Problem requirements: Each line of the data below between the one containing "This year's show" and the one containing "Remove rework before it starts.", both included, is to be repeated exactly. Please omit pictures.

BEGIN Source information

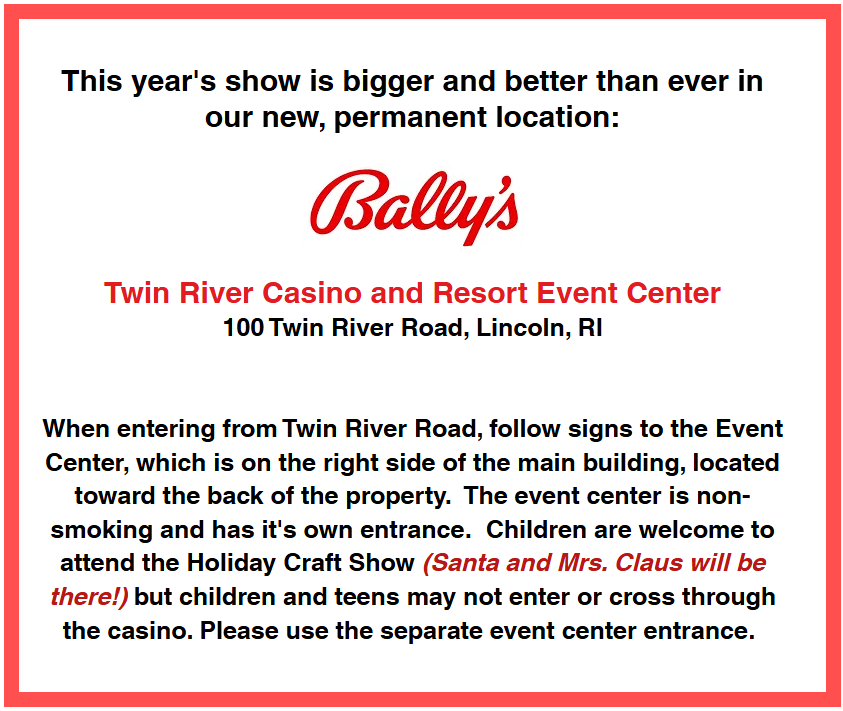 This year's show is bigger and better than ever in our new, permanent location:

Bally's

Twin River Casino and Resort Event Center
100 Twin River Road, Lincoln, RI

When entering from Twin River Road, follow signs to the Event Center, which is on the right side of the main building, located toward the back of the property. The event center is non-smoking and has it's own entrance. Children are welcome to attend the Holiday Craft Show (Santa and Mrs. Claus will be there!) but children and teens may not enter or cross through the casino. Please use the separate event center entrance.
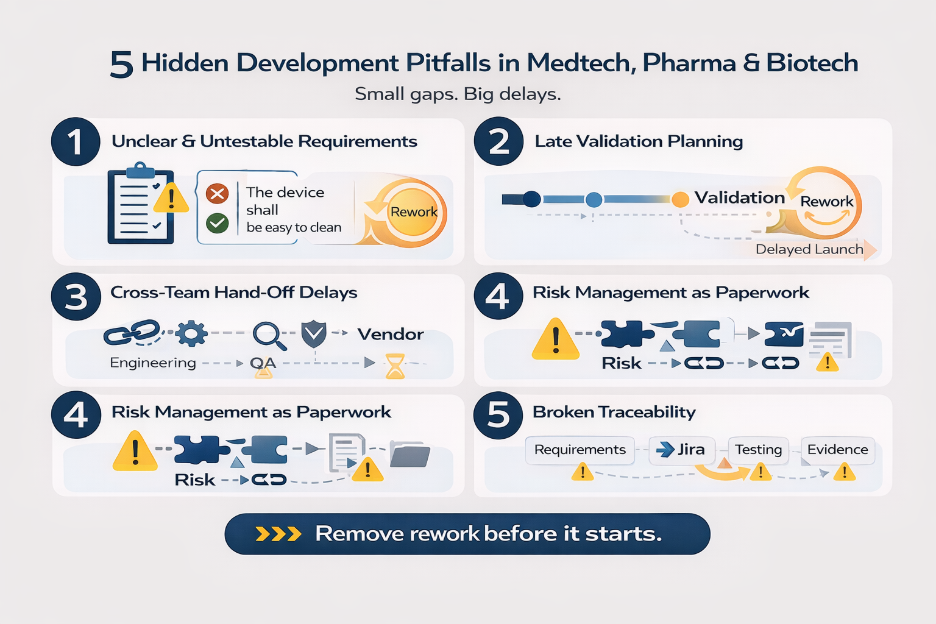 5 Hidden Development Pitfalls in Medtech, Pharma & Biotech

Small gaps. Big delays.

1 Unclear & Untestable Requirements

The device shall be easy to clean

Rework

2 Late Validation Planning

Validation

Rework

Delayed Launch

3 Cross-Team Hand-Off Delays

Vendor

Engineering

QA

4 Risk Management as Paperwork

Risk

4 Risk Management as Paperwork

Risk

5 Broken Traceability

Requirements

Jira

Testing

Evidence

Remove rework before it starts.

END Source information
BEGIN Source information

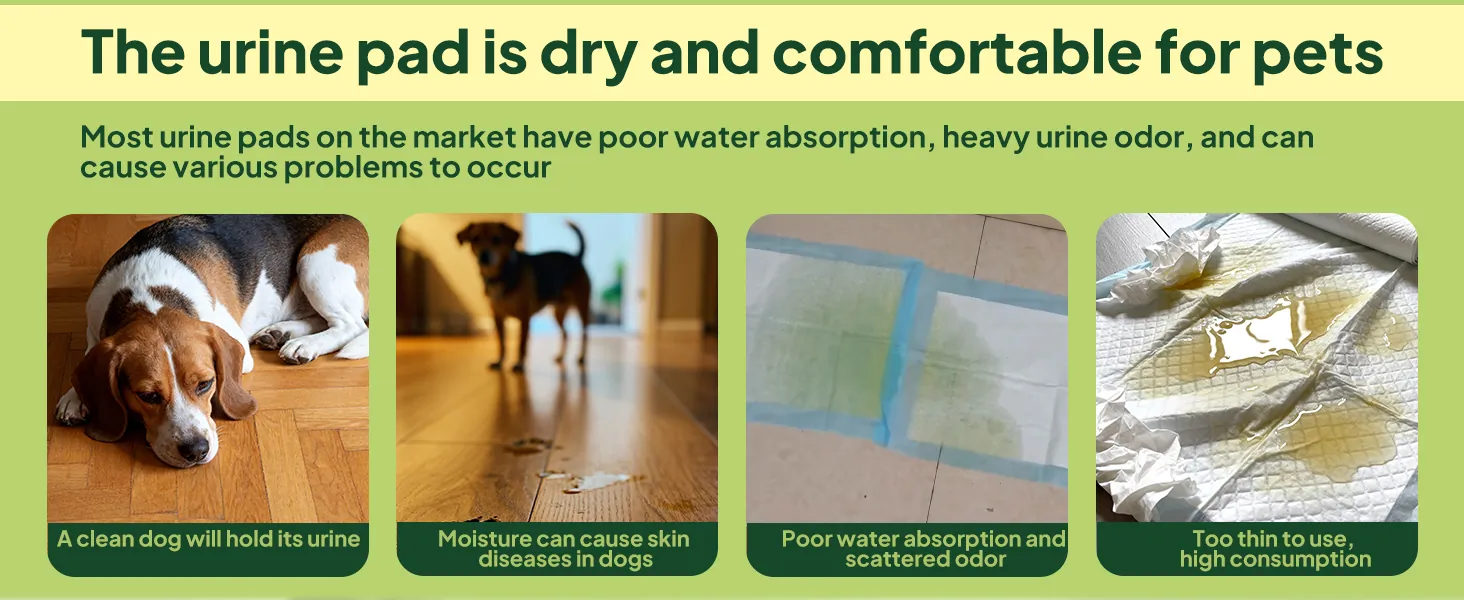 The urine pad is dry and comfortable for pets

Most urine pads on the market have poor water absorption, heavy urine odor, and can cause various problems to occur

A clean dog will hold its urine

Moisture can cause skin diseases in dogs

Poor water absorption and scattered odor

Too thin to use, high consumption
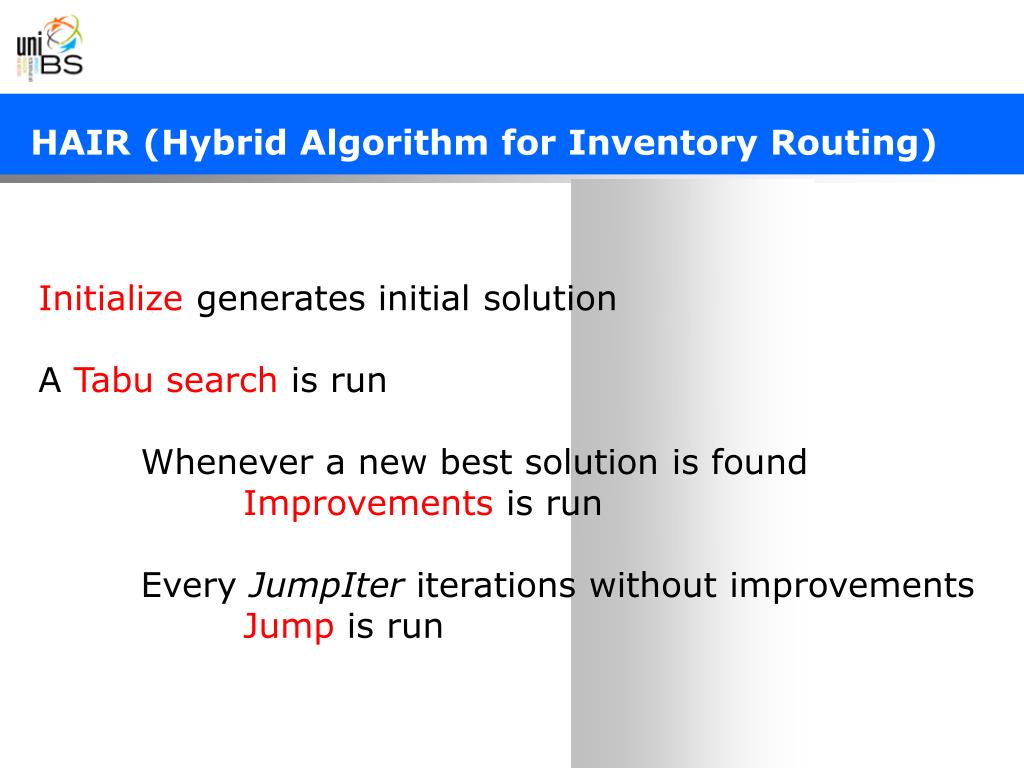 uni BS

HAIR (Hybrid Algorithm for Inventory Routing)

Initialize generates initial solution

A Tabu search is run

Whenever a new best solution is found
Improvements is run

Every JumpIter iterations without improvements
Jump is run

END Source information
BEGIN Source information

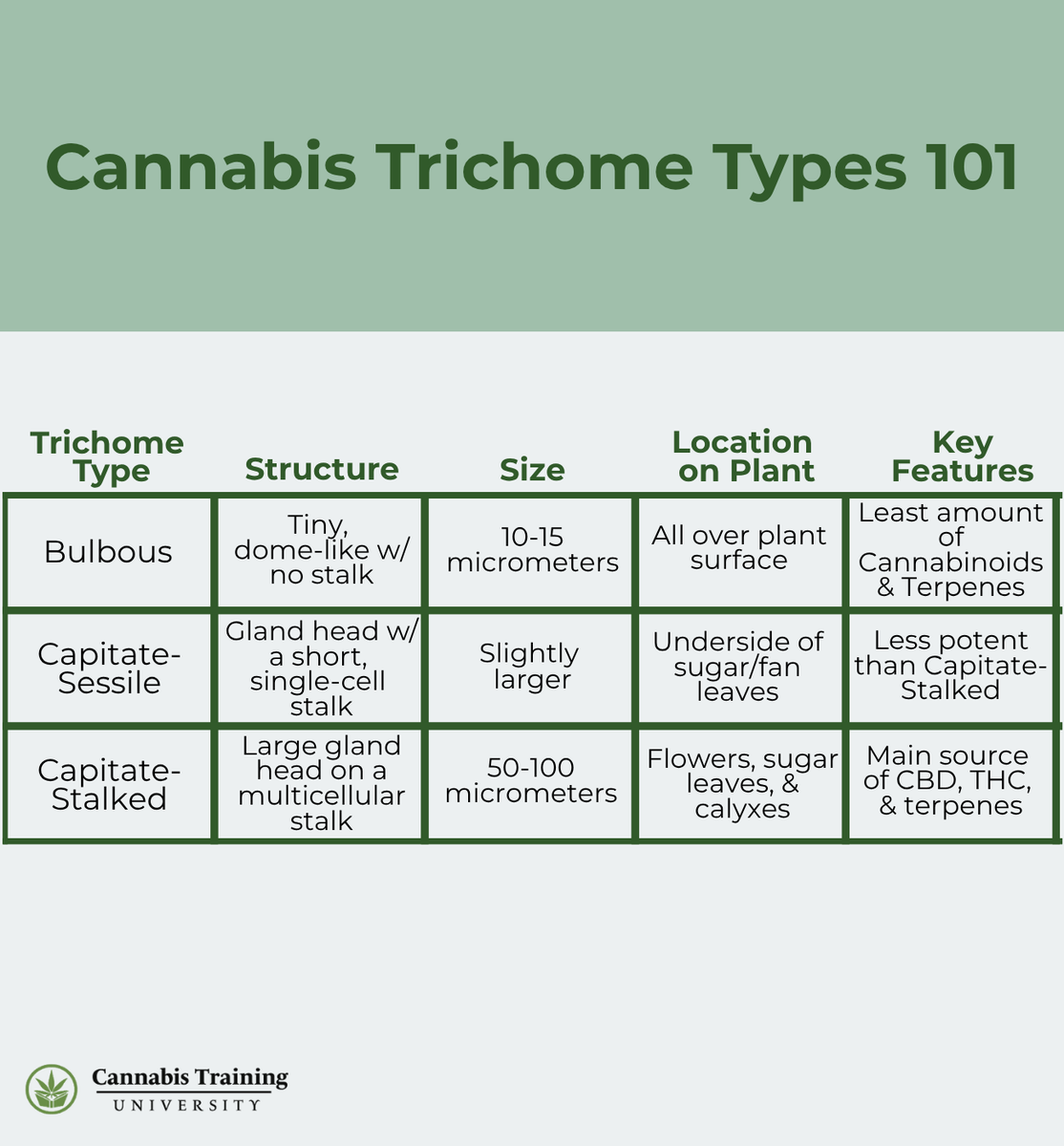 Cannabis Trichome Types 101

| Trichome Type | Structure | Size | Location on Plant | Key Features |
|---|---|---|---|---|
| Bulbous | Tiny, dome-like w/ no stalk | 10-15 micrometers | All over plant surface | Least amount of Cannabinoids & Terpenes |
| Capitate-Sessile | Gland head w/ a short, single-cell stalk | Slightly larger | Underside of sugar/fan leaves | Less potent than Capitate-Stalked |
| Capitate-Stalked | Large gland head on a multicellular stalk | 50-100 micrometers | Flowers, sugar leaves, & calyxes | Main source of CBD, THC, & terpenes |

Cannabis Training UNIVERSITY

END Source information

Answer space:
 This year's show is bigger and better than ever in our new, permanent location:

Bally's

Twin River Casino and Resort Event Center
100 Twin River Road, Lincoln, RI

When entering from Twin River Road, follow signs to the Event Center, which is on the right side of the main building, located toward the back of the property. The event center is non-smoking and has it's own entrance. Children are welcome to attend the Holiday Craft Show (Santa and Mrs. Claus will be there!) but children and teens may not enter or cross through the casino. Please use the separate event center entrance.
 5 Hidden Development Pitfalls in Medtech, Pharma & Biotech

Small gaps. Big delays.

1 Unclear & Untestable Requirements

The device shall be easy to clean

Rework

2 Late Validation Planning

Validation

Rework

Delayed Launch

3 Cross-Team Hand-Off Delays

Vendor

Engineering

QA

4 Risk Management as Paperwork

Risk

4 Risk Management as Paperwork

Risk

5 Broken Traceability

Requirements

Jira

Testing

Evidence

Remove rework before it starts.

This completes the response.